### TRECHO CITADO
Jornalista mineiro, desde 1972, com passagem – como repórter, redator, editor, chefe de reportagem ou chefe de redação – pelo Jornal do Brasil (16 anos), Estado de Minas (1), O Globo (2), Rádio Alvorada (8) e Hoje em Dia (1). É autor de vários livros e coautor do Blog da Kikacastro, ao lado da filha.

1 comentário

  1. Eu gostaria de ter falado também dos erros de Dilma Rousseff que levaram ao seu afastamento. Mas achei que o artigo ficaria muito grande. Se tivesse a mesma competência de Jânio de Freitas, teria escrito isso que ele publicou hoje na “Folha de S. Paulo”:

    “Foram muitos os fatores contribuintes para este episódio sórdido da antidemocracia, mas um só momento crucial criado pela própria Dilma Rousseff. Os outros momentos determinantes, dois ou três, foram elaborações típicas da mente de Eduardo Cunha. Ficou lá atrás, e nunca esclarecido por Dilma, o fato que demarcou o fim de muitas coisas, o fim do modo como era vista, o fim de suas possibilidades de ação política, até o fim do governo.

    Ainda hoje não se sabe o que ocorreu entre Dilma e o então ministro da Fazenda, Guido Mantega, um tanto antes ou pouco depois da reeleição. A reportagem decente não percebeu a importância do assunto, e os jornalistas da ficção estavam com abundância de temas. Mas a confrontação de duas pessoas exaltadas a se cobrarem de atos e de culpas teve consequências: a saída de Mantega, sob uma justificativa familiar, mas com o tratamento presidencial de descaso, e a substituição, como todas, sob pressões políticas.

    Dilma contornou as pressões com uma nomeação de surpresa. Mas escolher Joaquim Levy, tão identificado com o neoliberalismo que até colaborara com a campanha de Aécio Neves, equivaleu a comunicar à oposição que a presidente estava em pânico com a situação econômica. Sem corrupção dentro do governo, nada poderia dar mais munição aos opositores do que problemas econômicos, não importando a sua dimensão real. Nem que dispusesse de soluções Joaquim Levy poderia adotá-las, imobilizado pela barragem política que associou Eduardo Cunha e Aécio Neves, o tático e o incentivador.

### TAREFA CURTA
Dê continuidade ao trecho sobre o afastamento de Dilma Rousseff, começando logo após a última frase apresentada.

### DADOS FORNECIDOS

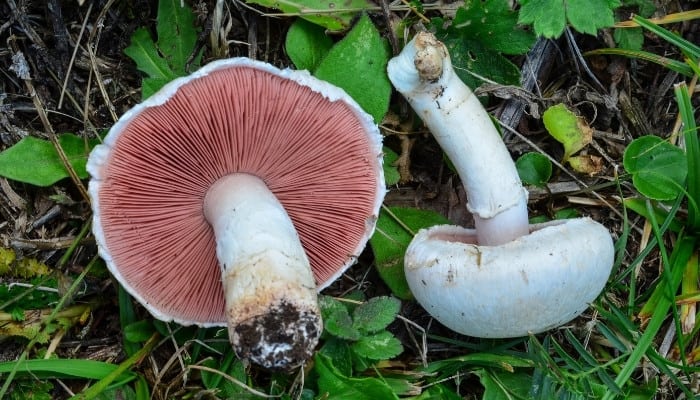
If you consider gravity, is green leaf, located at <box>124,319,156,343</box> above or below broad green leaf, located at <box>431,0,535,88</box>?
below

### RESPOSTA ESPERADA
    Dilma traiu-se, perdeu-se, traiu o eleitorado e perdeu a companhia dos defensores de um Brasil menos desigual, menos entregue a uma claque de riqueza e improdutividade, e um pouco mais decente. Desde então, foi uma presidente à mercê da oposição. Por sorte sua, oposição conduzida por gente medíocre. Mas nem isso lhe valeu. Sua ação política foi pior que a dos opositores.

    Dilma é uma técnica que se supõe também política. Presunção comum entre técnicos, sem igual na área econômica. Suas opções políticas foram ruins como regra. As equipes palacianas de sua escolha criaram uma Presidência lerda, sem criatividade e iniciativa, politicamente míope.

    Se, porém, isso explica o governo aturdido com o cerco oposicionista –o parlamentar e o de imprensa/tv/rádio–, não leva a entender a entrega definitivamente desastrosa da Fazenda a Levy –claro que não por ser o sóbrio Joaquim Levy. Ainda hoje Dilma precisa lutar contra o efeito desmoralizante desse ato. Mas nem sequer esboçou uma explicação, no entanto devida: por que a inversão, por que um ministro neoliberal, por que Levy? Absoluta falta de percepção política, sem dúvida. O provável cálculo de uma sedução do poder econômico que, afinal, se voltou contra a feiticeira. E mais, é provável que mais, silenciado e nem por isso esquecido.

    Dilma Rousseff errou muito. Mas nem a soma dos seus erros pode justificar a fúria incivilizada que Aécio Neves desfechou logo depois de derrotado pelas urnas, para derrubada do governo legítimo. A par dos erros, o governo Dilma levou a avanços significativos contra problemas sociais. Aí já se notam recuos deploráveis. Por efeito do quase ano e meio de degradação econômica desde o início do segundo mandato, com a ação destrutiva da oposição e a inoperância do governo, forçada em grande parte.

    Mas os que tomam o poder não trazem correções. São figurinhas fáceis. Vêm buscar o que deixaram de ter. E dar mais aos que não deixaram de ter mais mesmo nos governos de Lula e Dilma.”